‘Smart’ regulations lift Korea's entrepreneurship
But Hulya Ulku, senior economist in Development Economics Vice Presidency at the World Bank, says as much as deregulation is important in boosting entrepreneurship in countries, it is not about how aggressively regulations are lifted but rather the implementation of “smart” regulations that would not only improve efficiency but also effectiveness.
“People misunderstand [regulations],” said Ulku. “Regulations in an ideal world are there to enable the business environment.”
She said regulation plays a crucial role, as it not only helps the government level the playing field for smaller and midsize businesses but also monitors and protects the rights of investors.
Government instead should be focused on implementing and improving regulation to raise efficiency and effectiveness, such as reducing the time it takes to register businesses that will also help lower costs.
And all of this is possible with the rapid expansion of innovation.
“Today it can be done as the digital world is becoming prominent with electronic registration and electronic transactions,” Ulku said.
The World Bank economist said the implementation of such technology doesn’t mean that the government regulation isn’t there. But rather it helps individuals to easily start their businesses at a lower cost.

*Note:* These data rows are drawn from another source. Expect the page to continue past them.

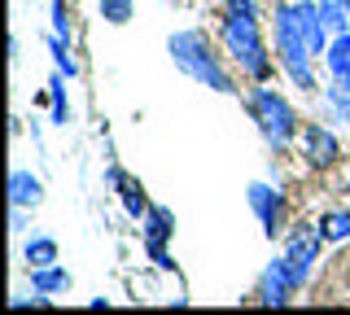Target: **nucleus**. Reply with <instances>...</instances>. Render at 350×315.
I'll use <instances>...</instances> for the list:
<instances>
[{
    "instance_id": "nucleus-1",
    "label": "nucleus",
    "mask_w": 350,
    "mask_h": 315,
    "mask_svg": "<svg viewBox=\"0 0 350 315\" xmlns=\"http://www.w3.org/2000/svg\"><path fill=\"white\" fill-rule=\"evenodd\" d=\"M224 49L232 53V61L245 66L254 79H267V57H262V40H258V23H254V0H228Z\"/></svg>"
},
{
    "instance_id": "nucleus-2",
    "label": "nucleus",
    "mask_w": 350,
    "mask_h": 315,
    "mask_svg": "<svg viewBox=\"0 0 350 315\" xmlns=\"http://www.w3.org/2000/svg\"><path fill=\"white\" fill-rule=\"evenodd\" d=\"M171 57L180 70H189L193 79H202L206 88L215 92H237L232 74L219 66V57L211 53V40L202 36V31H180V36H171Z\"/></svg>"
},
{
    "instance_id": "nucleus-3",
    "label": "nucleus",
    "mask_w": 350,
    "mask_h": 315,
    "mask_svg": "<svg viewBox=\"0 0 350 315\" xmlns=\"http://www.w3.org/2000/svg\"><path fill=\"white\" fill-rule=\"evenodd\" d=\"M276 49H280V61L284 70L293 74V83L306 92H315V74H311V44L302 36V23H298V5H276Z\"/></svg>"
},
{
    "instance_id": "nucleus-4",
    "label": "nucleus",
    "mask_w": 350,
    "mask_h": 315,
    "mask_svg": "<svg viewBox=\"0 0 350 315\" xmlns=\"http://www.w3.org/2000/svg\"><path fill=\"white\" fill-rule=\"evenodd\" d=\"M250 105H254V118H258L262 136H267L276 149L289 145V140H293V110H289V105H284V101H280V96L271 92V88H258Z\"/></svg>"
},
{
    "instance_id": "nucleus-5",
    "label": "nucleus",
    "mask_w": 350,
    "mask_h": 315,
    "mask_svg": "<svg viewBox=\"0 0 350 315\" xmlns=\"http://www.w3.org/2000/svg\"><path fill=\"white\" fill-rule=\"evenodd\" d=\"M320 241H324V232H315L311 223H302V228H293V232H289L284 263H289V271H293V280H298V285L311 276V263H315V254H320Z\"/></svg>"
},
{
    "instance_id": "nucleus-6",
    "label": "nucleus",
    "mask_w": 350,
    "mask_h": 315,
    "mask_svg": "<svg viewBox=\"0 0 350 315\" xmlns=\"http://www.w3.org/2000/svg\"><path fill=\"white\" fill-rule=\"evenodd\" d=\"M289 289H298V280H293L289 263L276 258V263L267 267V276H262V285H258V302H284V298H289Z\"/></svg>"
},
{
    "instance_id": "nucleus-7",
    "label": "nucleus",
    "mask_w": 350,
    "mask_h": 315,
    "mask_svg": "<svg viewBox=\"0 0 350 315\" xmlns=\"http://www.w3.org/2000/svg\"><path fill=\"white\" fill-rule=\"evenodd\" d=\"M171 223H175V219H171L167 206H153V210H149V254H153V263H158V267H171V254L162 249V241L175 232Z\"/></svg>"
},
{
    "instance_id": "nucleus-8",
    "label": "nucleus",
    "mask_w": 350,
    "mask_h": 315,
    "mask_svg": "<svg viewBox=\"0 0 350 315\" xmlns=\"http://www.w3.org/2000/svg\"><path fill=\"white\" fill-rule=\"evenodd\" d=\"M250 202H254V210H258L262 228H267V236H276V223H280V193H271L267 184H254V189H250Z\"/></svg>"
},
{
    "instance_id": "nucleus-9",
    "label": "nucleus",
    "mask_w": 350,
    "mask_h": 315,
    "mask_svg": "<svg viewBox=\"0 0 350 315\" xmlns=\"http://www.w3.org/2000/svg\"><path fill=\"white\" fill-rule=\"evenodd\" d=\"M9 197H14L18 210H22V206H40L44 184L36 176H27V171H14V176H9Z\"/></svg>"
},
{
    "instance_id": "nucleus-10",
    "label": "nucleus",
    "mask_w": 350,
    "mask_h": 315,
    "mask_svg": "<svg viewBox=\"0 0 350 315\" xmlns=\"http://www.w3.org/2000/svg\"><path fill=\"white\" fill-rule=\"evenodd\" d=\"M306 149H311V162H320V167H328L342 149H337V140H333V132H324V127H306Z\"/></svg>"
},
{
    "instance_id": "nucleus-11",
    "label": "nucleus",
    "mask_w": 350,
    "mask_h": 315,
    "mask_svg": "<svg viewBox=\"0 0 350 315\" xmlns=\"http://www.w3.org/2000/svg\"><path fill=\"white\" fill-rule=\"evenodd\" d=\"M328 70H333L337 79H350V31H342V36L328 44Z\"/></svg>"
},
{
    "instance_id": "nucleus-12",
    "label": "nucleus",
    "mask_w": 350,
    "mask_h": 315,
    "mask_svg": "<svg viewBox=\"0 0 350 315\" xmlns=\"http://www.w3.org/2000/svg\"><path fill=\"white\" fill-rule=\"evenodd\" d=\"M31 280H36V289L40 293H57V289H70V276H66V271L62 267H36V271H31Z\"/></svg>"
},
{
    "instance_id": "nucleus-13",
    "label": "nucleus",
    "mask_w": 350,
    "mask_h": 315,
    "mask_svg": "<svg viewBox=\"0 0 350 315\" xmlns=\"http://www.w3.org/2000/svg\"><path fill=\"white\" fill-rule=\"evenodd\" d=\"M109 176H114V184H118V189H123V202H127V210H131V215H145V210H149V202H145V189H140V184L123 180V171H109Z\"/></svg>"
},
{
    "instance_id": "nucleus-14",
    "label": "nucleus",
    "mask_w": 350,
    "mask_h": 315,
    "mask_svg": "<svg viewBox=\"0 0 350 315\" xmlns=\"http://www.w3.org/2000/svg\"><path fill=\"white\" fill-rule=\"evenodd\" d=\"M320 232L328 236V241H346V236H350V210H333V215H324Z\"/></svg>"
},
{
    "instance_id": "nucleus-15",
    "label": "nucleus",
    "mask_w": 350,
    "mask_h": 315,
    "mask_svg": "<svg viewBox=\"0 0 350 315\" xmlns=\"http://www.w3.org/2000/svg\"><path fill=\"white\" fill-rule=\"evenodd\" d=\"M27 258H31L36 267H49V263H57V245H53L49 236H40V241L27 245Z\"/></svg>"
},
{
    "instance_id": "nucleus-16",
    "label": "nucleus",
    "mask_w": 350,
    "mask_h": 315,
    "mask_svg": "<svg viewBox=\"0 0 350 315\" xmlns=\"http://www.w3.org/2000/svg\"><path fill=\"white\" fill-rule=\"evenodd\" d=\"M320 14H324V27L328 31H342L346 27V5H342V0H324V5H320Z\"/></svg>"
},
{
    "instance_id": "nucleus-17",
    "label": "nucleus",
    "mask_w": 350,
    "mask_h": 315,
    "mask_svg": "<svg viewBox=\"0 0 350 315\" xmlns=\"http://www.w3.org/2000/svg\"><path fill=\"white\" fill-rule=\"evenodd\" d=\"M101 14H105L114 27H123L127 18H131V0H101Z\"/></svg>"
},
{
    "instance_id": "nucleus-18",
    "label": "nucleus",
    "mask_w": 350,
    "mask_h": 315,
    "mask_svg": "<svg viewBox=\"0 0 350 315\" xmlns=\"http://www.w3.org/2000/svg\"><path fill=\"white\" fill-rule=\"evenodd\" d=\"M328 105H333L342 118H350V96H346V88H328Z\"/></svg>"
},
{
    "instance_id": "nucleus-19",
    "label": "nucleus",
    "mask_w": 350,
    "mask_h": 315,
    "mask_svg": "<svg viewBox=\"0 0 350 315\" xmlns=\"http://www.w3.org/2000/svg\"><path fill=\"white\" fill-rule=\"evenodd\" d=\"M53 118L66 123V96H62V83H53Z\"/></svg>"
},
{
    "instance_id": "nucleus-20",
    "label": "nucleus",
    "mask_w": 350,
    "mask_h": 315,
    "mask_svg": "<svg viewBox=\"0 0 350 315\" xmlns=\"http://www.w3.org/2000/svg\"><path fill=\"white\" fill-rule=\"evenodd\" d=\"M53 18H57V36L66 40V36H70V23H66V5H62V0H53Z\"/></svg>"
},
{
    "instance_id": "nucleus-21",
    "label": "nucleus",
    "mask_w": 350,
    "mask_h": 315,
    "mask_svg": "<svg viewBox=\"0 0 350 315\" xmlns=\"http://www.w3.org/2000/svg\"><path fill=\"white\" fill-rule=\"evenodd\" d=\"M342 5H346V14H350V0H342Z\"/></svg>"
},
{
    "instance_id": "nucleus-22",
    "label": "nucleus",
    "mask_w": 350,
    "mask_h": 315,
    "mask_svg": "<svg viewBox=\"0 0 350 315\" xmlns=\"http://www.w3.org/2000/svg\"><path fill=\"white\" fill-rule=\"evenodd\" d=\"M342 83H346V88H350V79H342Z\"/></svg>"
}]
</instances>
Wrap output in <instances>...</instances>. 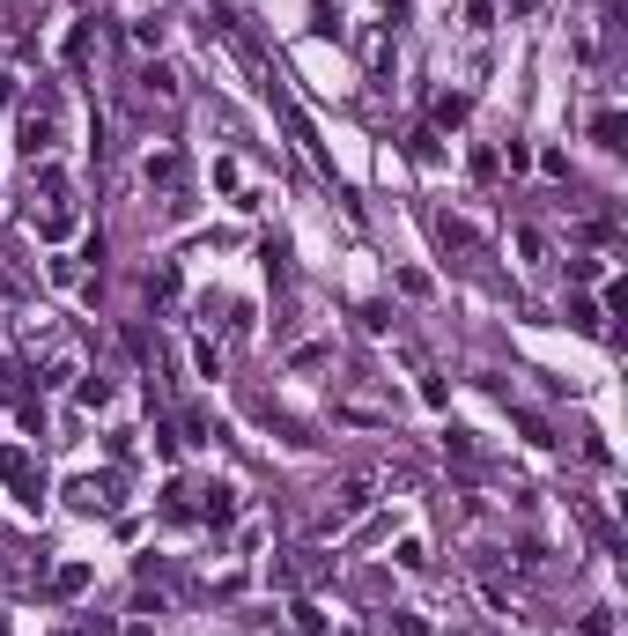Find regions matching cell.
Returning a JSON list of instances; mask_svg holds the SVG:
<instances>
[{
  "label": "cell",
  "mask_w": 628,
  "mask_h": 636,
  "mask_svg": "<svg viewBox=\"0 0 628 636\" xmlns=\"http://www.w3.org/2000/svg\"><path fill=\"white\" fill-rule=\"evenodd\" d=\"M0 481H8V489L37 511V496H45V474L30 466V444H8V452H0Z\"/></svg>",
  "instance_id": "obj_1"
},
{
  "label": "cell",
  "mask_w": 628,
  "mask_h": 636,
  "mask_svg": "<svg viewBox=\"0 0 628 636\" xmlns=\"http://www.w3.org/2000/svg\"><path fill=\"white\" fill-rule=\"evenodd\" d=\"M15 141H23V156H30V163H45V148H52V111H45V104H30L23 119H15Z\"/></svg>",
  "instance_id": "obj_2"
},
{
  "label": "cell",
  "mask_w": 628,
  "mask_h": 636,
  "mask_svg": "<svg viewBox=\"0 0 628 636\" xmlns=\"http://www.w3.org/2000/svg\"><path fill=\"white\" fill-rule=\"evenodd\" d=\"M355 511H370V481H340V503L326 511V526H348Z\"/></svg>",
  "instance_id": "obj_3"
},
{
  "label": "cell",
  "mask_w": 628,
  "mask_h": 636,
  "mask_svg": "<svg viewBox=\"0 0 628 636\" xmlns=\"http://www.w3.org/2000/svg\"><path fill=\"white\" fill-rule=\"evenodd\" d=\"M67 496H74V511H104V503H111V474H82Z\"/></svg>",
  "instance_id": "obj_4"
},
{
  "label": "cell",
  "mask_w": 628,
  "mask_h": 636,
  "mask_svg": "<svg viewBox=\"0 0 628 636\" xmlns=\"http://www.w3.org/2000/svg\"><path fill=\"white\" fill-rule=\"evenodd\" d=\"M178 171H185V163H178V148H163V156H148V185H178Z\"/></svg>",
  "instance_id": "obj_5"
},
{
  "label": "cell",
  "mask_w": 628,
  "mask_h": 636,
  "mask_svg": "<svg viewBox=\"0 0 628 636\" xmlns=\"http://www.w3.org/2000/svg\"><path fill=\"white\" fill-rule=\"evenodd\" d=\"M621 134H628V119H621V111H599L592 141H599V148H621Z\"/></svg>",
  "instance_id": "obj_6"
},
{
  "label": "cell",
  "mask_w": 628,
  "mask_h": 636,
  "mask_svg": "<svg viewBox=\"0 0 628 636\" xmlns=\"http://www.w3.org/2000/svg\"><path fill=\"white\" fill-rule=\"evenodd\" d=\"M141 89H148V97H163V104H170V97H178V74H170V67H148V74H141Z\"/></svg>",
  "instance_id": "obj_7"
},
{
  "label": "cell",
  "mask_w": 628,
  "mask_h": 636,
  "mask_svg": "<svg viewBox=\"0 0 628 636\" xmlns=\"http://www.w3.org/2000/svg\"><path fill=\"white\" fill-rule=\"evenodd\" d=\"M207 518H215V526H230V518H237V489H207Z\"/></svg>",
  "instance_id": "obj_8"
},
{
  "label": "cell",
  "mask_w": 628,
  "mask_h": 636,
  "mask_svg": "<svg viewBox=\"0 0 628 636\" xmlns=\"http://www.w3.org/2000/svg\"><path fill=\"white\" fill-rule=\"evenodd\" d=\"M89 585V563H67L60 577H52V592H60V600H74V592H82Z\"/></svg>",
  "instance_id": "obj_9"
},
{
  "label": "cell",
  "mask_w": 628,
  "mask_h": 636,
  "mask_svg": "<svg viewBox=\"0 0 628 636\" xmlns=\"http://www.w3.org/2000/svg\"><path fill=\"white\" fill-rule=\"evenodd\" d=\"M569 326H584V333H592V326H599V304H584V296H569Z\"/></svg>",
  "instance_id": "obj_10"
},
{
  "label": "cell",
  "mask_w": 628,
  "mask_h": 636,
  "mask_svg": "<svg viewBox=\"0 0 628 636\" xmlns=\"http://www.w3.org/2000/svg\"><path fill=\"white\" fill-rule=\"evenodd\" d=\"M296 629H303V636H318V629H326V614H318L311 600H296Z\"/></svg>",
  "instance_id": "obj_11"
},
{
  "label": "cell",
  "mask_w": 628,
  "mask_h": 636,
  "mask_svg": "<svg viewBox=\"0 0 628 636\" xmlns=\"http://www.w3.org/2000/svg\"><path fill=\"white\" fill-rule=\"evenodd\" d=\"M577 636H614V622H606V614H592V622H584Z\"/></svg>",
  "instance_id": "obj_12"
}]
</instances>
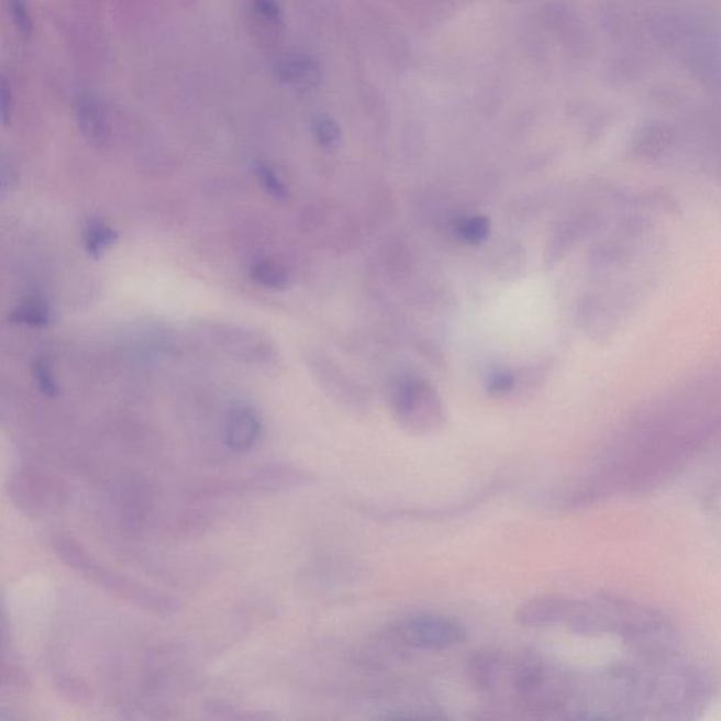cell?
<instances>
[{
	"instance_id": "1",
	"label": "cell",
	"mask_w": 721,
	"mask_h": 721,
	"mask_svg": "<svg viewBox=\"0 0 721 721\" xmlns=\"http://www.w3.org/2000/svg\"><path fill=\"white\" fill-rule=\"evenodd\" d=\"M55 554L73 568L75 573L89 580L90 584L97 585L98 588L107 590L108 594L117 596L119 599L138 606L145 610L167 613L177 609L168 596L153 592L143 585L133 583L132 579L123 577L117 570L104 567L102 563L78 543L77 540L65 534H55L52 539Z\"/></svg>"
},
{
	"instance_id": "2",
	"label": "cell",
	"mask_w": 721,
	"mask_h": 721,
	"mask_svg": "<svg viewBox=\"0 0 721 721\" xmlns=\"http://www.w3.org/2000/svg\"><path fill=\"white\" fill-rule=\"evenodd\" d=\"M512 694L515 705L525 712L550 714L564 709L573 696L567 675L535 655L514 664Z\"/></svg>"
},
{
	"instance_id": "3",
	"label": "cell",
	"mask_w": 721,
	"mask_h": 721,
	"mask_svg": "<svg viewBox=\"0 0 721 721\" xmlns=\"http://www.w3.org/2000/svg\"><path fill=\"white\" fill-rule=\"evenodd\" d=\"M390 413L404 432L430 435L444 428L447 414L437 389L415 375H400L388 390Z\"/></svg>"
},
{
	"instance_id": "4",
	"label": "cell",
	"mask_w": 721,
	"mask_h": 721,
	"mask_svg": "<svg viewBox=\"0 0 721 721\" xmlns=\"http://www.w3.org/2000/svg\"><path fill=\"white\" fill-rule=\"evenodd\" d=\"M392 635L404 647L443 651L463 643L467 637V630L447 615L419 613L408 615L395 624Z\"/></svg>"
},
{
	"instance_id": "5",
	"label": "cell",
	"mask_w": 721,
	"mask_h": 721,
	"mask_svg": "<svg viewBox=\"0 0 721 721\" xmlns=\"http://www.w3.org/2000/svg\"><path fill=\"white\" fill-rule=\"evenodd\" d=\"M310 373L313 374L320 388L334 400L353 413H365L368 409V397L352 377H348L334 360L324 354L310 353L307 355Z\"/></svg>"
},
{
	"instance_id": "6",
	"label": "cell",
	"mask_w": 721,
	"mask_h": 721,
	"mask_svg": "<svg viewBox=\"0 0 721 721\" xmlns=\"http://www.w3.org/2000/svg\"><path fill=\"white\" fill-rule=\"evenodd\" d=\"M575 600L563 596L544 595L525 600L515 612V622L523 628L543 629L550 625L567 623L573 613Z\"/></svg>"
},
{
	"instance_id": "7",
	"label": "cell",
	"mask_w": 721,
	"mask_h": 721,
	"mask_svg": "<svg viewBox=\"0 0 721 721\" xmlns=\"http://www.w3.org/2000/svg\"><path fill=\"white\" fill-rule=\"evenodd\" d=\"M212 334L218 339L219 345H222L225 352L233 354L234 357L255 360V363L273 358V344L258 333L249 332L239 325L219 324Z\"/></svg>"
},
{
	"instance_id": "8",
	"label": "cell",
	"mask_w": 721,
	"mask_h": 721,
	"mask_svg": "<svg viewBox=\"0 0 721 721\" xmlns=\"http://www.w3.org/2000/svg\"><path fill=\"white\" fill-rule=\"evenodd\" d=\"M74 119L79 132L90 144L107 147L112 127L107 107L95 95H81L74 102Z\"/></svg>"
},
{
	"instance_id": "9",
	"label": "cell",
	"mask_w": 721,
	"mask_h": 721,
	"mask_svg": "<svg viewBox=\"0 0 721 721\" xmlns=\"http://www.w3.org/2000/svg\"><path fill=\"white\" fill-rule=\"evenodd\" d=\"M262 419L253 408L245 404L234 406L224 423V443L233 453H247L262 437Z\"/></svg>"
},
{
	"instance_id": "10",
	"label": "cell",
	"mask_w": 721,
	"mask_h": 721,
	"mask_svg": "<svg viewBox=\"0 0 721 721\" xmlns=\"http://www.w3.org/2000/svg\"><path fill=\"white\" fill-rule=\"evenodd\" d=\"M274 73L280 84L300 92L319 88L323 78L319 63L303 54L285 55L275 64Z\"/></svg>"
},
{
	"instance_id": "11",
	"label": "cell",
	"mask_w": 721,
	"mask_h": 721,
	"mask_svg": "<svg viewBox=\"0 0 721 721\" xmlns=\"http://www.w3.org/2000/svg\"><path fill=\"white\" fill-rule=\"evenodd\" d=\"M502 669L503 659L492 651H480L469 658V678L482 692H493L498 688Z\"/></svg>"
},
{
	"instance_id": "12",
	"label": "cell",
	"mask_w": 721,
	"mask_h": 721,
	"mask_svg": "<svg viewBox=\"0 0 721 721\" xmlns=\"http://www.w3.org/2000/svg\"><path fill=\"white\" fill-rule=\"evenodd\" d=\"M82 242L89 257L99 259L119 242V233L103 220L90 219L84 225Z\"/></svg>"
},
{
	"instance_id": "13",
	"label": "cell",
	"mask_w": 721,
	"mask_h": 721,
	"mask_svg": "<svg viewBox=\"0 0 721 721\" xmlns=\"http://www.w3.org/2000/svg\"><path fill=\"white\" fill-rule=\"evenodd\" d=\"M249 278L265 289L284 290L290 285L289 270L267 258H258L249 265Z\"/></svg>"
},
{
	"instance_id": "14",
	"label": "cell",
	"mask_w": 721,
	"mask_h": 721,
	"mask_svg": "<svg viewBox=\"0 0 721 721\" xmlns=\"http://www.w3.org/2000/svg\"><path fill=\"white\" fill-rule=\"evenodd\" d=\"M12 323L26 324L30 328H47L52 323L53 314L47 300L40 297H30L18 304L10 313Z\"/></svg>"
},
{
	"instance_id": "15",
	"label": "cell",
	"mask_w": 721,
	"mask_h": 721,
	"mask_svg": "<svg viewBox=\"0 0 721 721\" xmlns=\"http://www.w3.org/2000/svg\"><path fill=\"white\" fill-rule=\"evenodd\" d=\"M247 7L249 18L259 27V33H265V30L275 32L282 26L284 13L278 0H247Z\"/></svg>"
},
{
	"instance_id": "16",
	"label": "cell",
	"mask_w": 721,
	"mask_h": 721,
	"mask_svg": "<svg viewBox=\"0 0 721 721\" xmlns=\"http://www.w3.org/2000/svg\"><path fill=\"white\" fill-rule=\"evenodd\" d=\"M312 133L315 143L325 152L333 153L342 145L343 133L340 124L328 114H319L313 119Z\"/></svg>"
},
{
	"instance_id": "17",
	"label": "cell",
	"mask_w": 721,
	"mask_h": 721,
	"mask_svg": "<svg viewBox=\"0 0 721 721\" xmlns=\"http://www.w3.org/2000/svg\"><path fill=\"white\" fill-rule=\"evenodd\" d=\"M490 229H492L490 220L487 217H480V214L461 219L455 224V233H457L458 237L464 243L473 245L487 242L490 235Z\"/></svg>"
},
{
	"instance_id": "18",
	"label": "cell",
	"mask_w": 721,
	"mask_h": 721,
	"mask_svg": "<svg viewBox=\"0 0 721 721\" xmlns=\"http://www.w3.org/2000/svg\"><path fill=\"white\" fill-rule=\"evenodd\" d=\"M255 177L270 198L279 200V202H287L290 195L289 189L274 167L267 163H258L255 165Z\"/></svg>"
},
{
	"instance_id": "19",
	"label": "cell",
	"mask_w": 721,
	"mask_h": 721,
	"mask_svg": "<svg viewBox=\"0 0 721 721\" xmlns=\"http://www.w3.org/2000/svg\"><path fill=\"white\" fill-rule=\"evenodd\" d=\"M32 374L37 389L44 395V397L57 398L59 392H62L58 380L55 378L52 364H49L47 358L40 357L34 360Z\"/></svg>"
},
{
	"instance_id": "20",
	"label": "cell",
	"mask_w": 721,
	"mask_h": 721,
	"mask_svg": "<svg viewBox=\"0 0 721 721\" xmlns=\"http://www.w3.org/2000/svg\"><path fill=\"white\" fill-rule=\"evenodd\" d=\"M519 377L512 369L493 370L485 380V389L492 397H504L513 392L518 387Z\"/></svg>"
},
{
	"instance_id": "21",
	"label": "cell",
	"mask_w": 721,
	"mask_h": 721,
	"mask_svg": "<svg viewBox=\"0 0 721 721\" xmlns=\"http://www.w3.org/2000/svg\"><path fill=\"white\" fill-rule=\"evenodd\" d=\"M10 14H12L14 26L23 37L33 34V18L30 13L26 0H9Z\"/></svg>"
},
{
	"instance_id": "22",
	"label": "cell",
	"mask_w": 721,
	"mask_h": 721,
	"mask_svg": "<svg viewBox=\"0 0 721 721\" xmlns=\"http://www.w3.org/2000/svg\"><path fill=\"white\" fill-rule=\"evenodd\" d=\"M18 171L14 169L12 164L4 162L2 164V187H0V193L3 198H7L9 193L13 192V189L18 185Z\"/></svg>"
}]
</instances>
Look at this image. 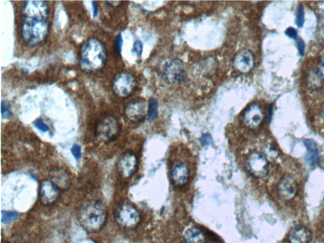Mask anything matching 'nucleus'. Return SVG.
I'll return each instance as SVG.
<instances>
[{
    "instance_id": "18",
    "label": "nucleus",
    "mask_w": 324,
    "mask_h": 243,
    "mask_svg": "<svg viewBox=\"0 0 324 243\" xmlns=\"http://www.w3.org/2000/svg\"><path fill=\"white\" fill-rule=\"evenodd\" d=\"M307 150V155L306 156V161L311 167L315 166L319 160L318 150L317 143L315 141L310 139H306L303 142Z\"/></svg>"
},
{
    "instance_id": "23",
    "label": "nucleus",
    "mask_w": 324,
    "mask_h": 243,
    "mask_svg": "<svg viewBox=\"0 0 324 243\" xmlns=\"http://www.w3.org/2000/svg\"><path fill=\"white\" fill-rule=\"evenodd\" d=\"M18 214L15 212H3L2 221L3 223L10 224L17 218Z\"/></svg>"
},
{
    "instance_id": "14",
    "label": "nucleus",
    "mask_w": 324,
    "mask_h": 243,
    "mask_svg": "<svg viewBox=\"0 0 324 243\" xmlns=\"http://www.w3.org/2000/svg\"><path fill=\"white\" fill-rule=\"evenodd\" d=\"M277 189L280 199L282 201H289L297 196L298 184L292 176L286 175L280 180Z\"/></svg>"
},
{
    "instance_id": "9",
    "label": "nucleus",
    "mask_w": 324,
    "mask_h": 243,
    "mask_svg": "<svg viewBox=\"0 0 324 243\" xmlns=\"http://www.w3.org/2000/svg\"><path fill=\"white\" fill-rule=\"evenodd\" d=\"M163 78L168 84L180 83L185 80L186 72L182 61L174 59L166 64L163 70Z\"/></svg>"
},
{
    "instance_id": "7",
    "label": "nucleus",
    "mask_w": 324,
    "mask_h": 243,
    "mask_svg": "<svg viewBox=\"0 0 324 243\" xmlns=\"http://www.w3.org/2000/svg\"><path fill=\"white\" fill-rule=\"evenodd\" d=\"M246 168L251 177L261 180L266 177L269 173V163L264 153L254 152L247 156Z\"/></svg>"
},
{
    "instance_id": "19",
    "label": "nucleus",
    "mask_w": 324,
    "mask_h": 243,
    "mask_svg": "<svg viewBox=\"0 0 324 243\" xmlns=\"http://www.w3.org/2000/svg\"><path fill=\"white\" fill-rule=\"evenodd\" d=\"M186 243H206V236L203 232L198 227H189L184 233Z\"/></svg>"
},
{
    "instance_id": "15",
    "label": "nucleus",
    "mask_w": 324,
    "mask_h": 243,
    "mask_svg": "<svg viewBox=\"0 0 324 243\" xmlns=\"http://www.w3.org/2000/svg\"><path fill=\"white\" fill-rule=\"evenodd\" d=\"M171 182L176 187H183L188 182L190 170L187 165L182 162H175L170 168Z\"/></svg>"
},
{
    "instance_id": "12",
    "label": "nucleus",
    "mask_w": 324,
    "mask_h": 243,
    "mask_svg": "<svg viewBox=\"0 0 324 243\" xmlns=\"http://www.w3.org/2000/svg\"><path fill=\"white\" fill-rule=\"evenodd\" d=\"M138 167V160L132 152H126L122 155L117 162V169L124 178H131L136 173Z\"/></svg>"
},
{
    "instance_id": "4",
    "label": "nucleus",
    "mask_w": 324,
    "mask_h": 243,
    "mask_svg": "<svg viewBox=\"0 0 324 243\" xmlns=\"http://www.w3.org/2000/svg\"><path fill=\"white\" fill-rule=\"evenodd\" d=\"M115 219L122 228L132 230L138 227L141 217L136 207L128 202H123L117 207Z\"/></svg>"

“If you make the registration online without leaving the comfort of your home, it is still regulation,” said Ulku. The difference is “it is not going to cost much for the entrepreneur.”
She said this was important as if the processes take longer, entrepreneurs will be discouraged.
Ulku said studies show that countries with a multitude of regulations that are both costly and extensive also have lower entrepreneurship rates.
Regulations have a larger impact on smaller and midsize business as they lack large work forces that specialize in handling regulatory filings.
“The time spent in complying with the regulations take away time of productive uses of that labor,” Ulku said.
She said the World Bank study today shows that thanks to innovation and technology many countries are adopting more efficient and effective regulations that help small businesses launch.
In 2006 the average time it took to register businesses in smaller economies was 117 days while it took only 29 days in advanced economies. A decade later that time has been cut to 42 days for smaller economies and 15 days for advanced economies.
“You see the trend in all [economies],” Ulku said. “The world economy is improving in the regulatory environment.”
In this year’s World Bank’s Doing Business report, Korea’s rank slid one notch from a year ago to fifth among 190 countries studied.
However, Ulku says the changes in the ranking isn’t alarming as only minor factors contribute to the difference in the country’s standing.
According to the study, Korea climbed six notches when it came to starting a business to 11th this year largely thanks to the simplification of the process in registering businesses. Most notably, the government has eliminated post-registration procedures. However, while it takes four days and two procedures to start a business in Korea, it only takes a half-day and a single procedure in New Zealand, which ranked the world’s No. 1 country in conducting business. While it costs 14.6 percent of income per capita to start a business in Seoul, there was no cost in Slovenia.
However, Korea ranked first when it came to electricity supplies and enforcing contracts, while it ranked low when it came to construction permits, registering property and cross-border transaction and tax payments.